For scientific data, accuracy must generally be produced through careful observation rather than cleaning. For some other kinds of data, it may be possible to correct inaccuracies by cross-referencing trusted external sources. A data set of government buildings that gave “1600 Pennsylvania Avenue NW, Washington, DC 50200” as the address of “White House” would contain an inaccurate value, since the actual zip code is “20500”. It would probably be reasonable to clean the inaccuracy manually.
Completeness
For data to be complete, it must represent everything that could be known for the context in question. Completeness, like accuracy, is mainly achieved in the data collection process itself, through careful observation of phenomena or thorough recording of information.
Consistency
For data to be consistent, the values in different records/observations must not be in contradiction. A data set of temperature observations with two observations showing identical values for all variables (e.g., “Location”, “Date”, “Time”, “Instrument”) but two different values for “Temperature” would present a consistency problem.
Uniformity
For data to be uniform, the same unit of measure must be used in all relevant measurements.
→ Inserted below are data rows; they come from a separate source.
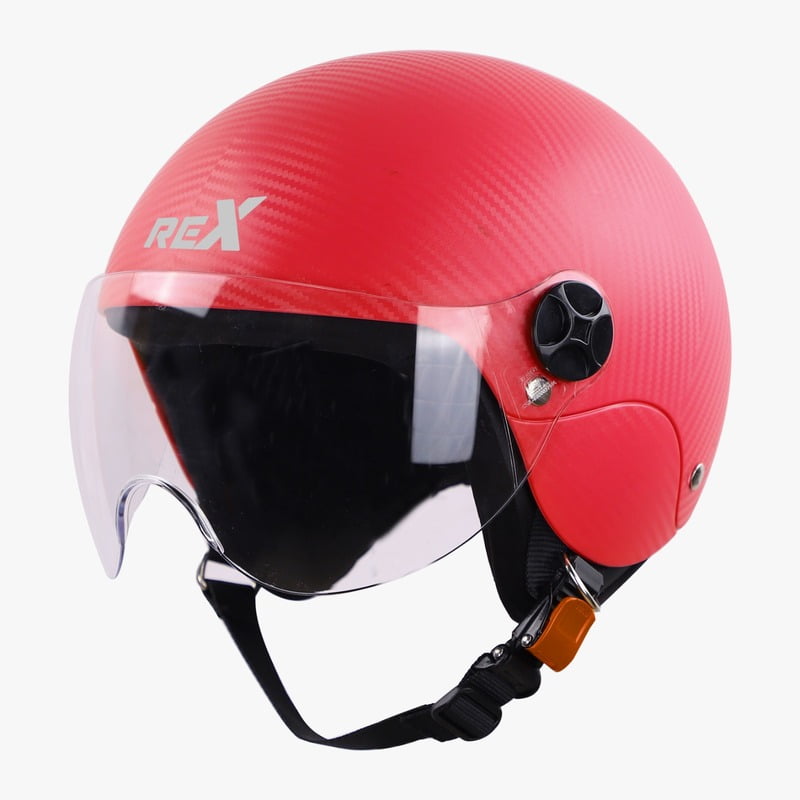 STEELBIRD REX DASHING RED C/V (M)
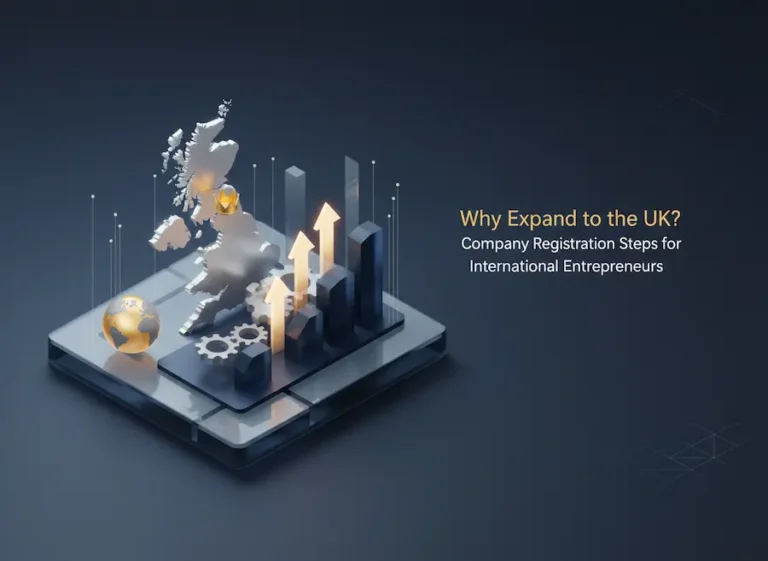 Why Expand to the UK? Company Registration Steps for International Entrepreneurs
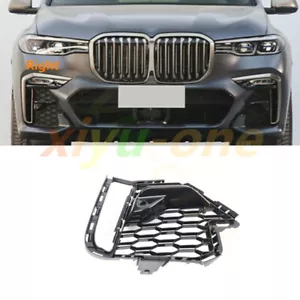 ✨Right Side Front Bumper Fog Light Grille Cover For BMW G07 X7 M-Sport 2020-22 - Foto 1 di 9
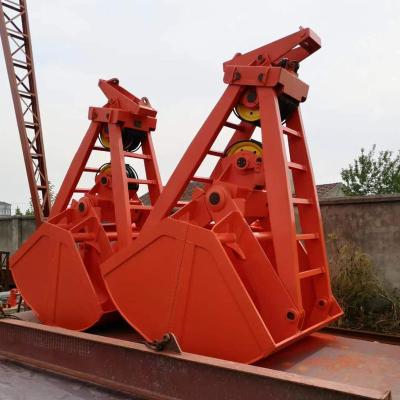 China Ports Factory Direct Selling Excavator Grapple Four Rope Grab For Waste Processing for sale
In a data set of body measurements, if the value of “Height” is sometimes given in meters and sometimes in feet and inches, cleaning would involve choosing one type of measure and converting all values to that type.
Manual vs. programmatic data cleaning
Some data cleaning must be done manually. The more we can correct errors programmatically, however, the more time we’ll save and the less likely we’ll be to miss errors by overlooking them.
Programmatic approaches include search/replace strategies within plain text files (likely to be most effective when they employ regular expressions), methods and functions available in programming languages, and features available within spreadsheet applications. When you open a data set in Google Sheets, for example, the software may prompt you with an offer to help clean your data and suggest steps to solve problems like those listed above.
When cleaning data programmatically, there’s always a risk we’ll accidentally corrupt the data by adopting an algorithm that catches more in its net than we intended. We may need to take a few trial runs with a programmatic approach before we’re confident that we’ll be making intended changes only. This is a good time for a general reminder that you should regularly back up all your stuff. In addition, it’s a good idea to make a quick backup copy of a data set immediately before making programmatic changes to it. To avoid losing track of which file is the working copy and which is the backup, adopt a regular system of naming backups. One good system is to attach a date and time stamp directly to the file name: e.g., mydata_backup_2023-08-16_08-15.csv.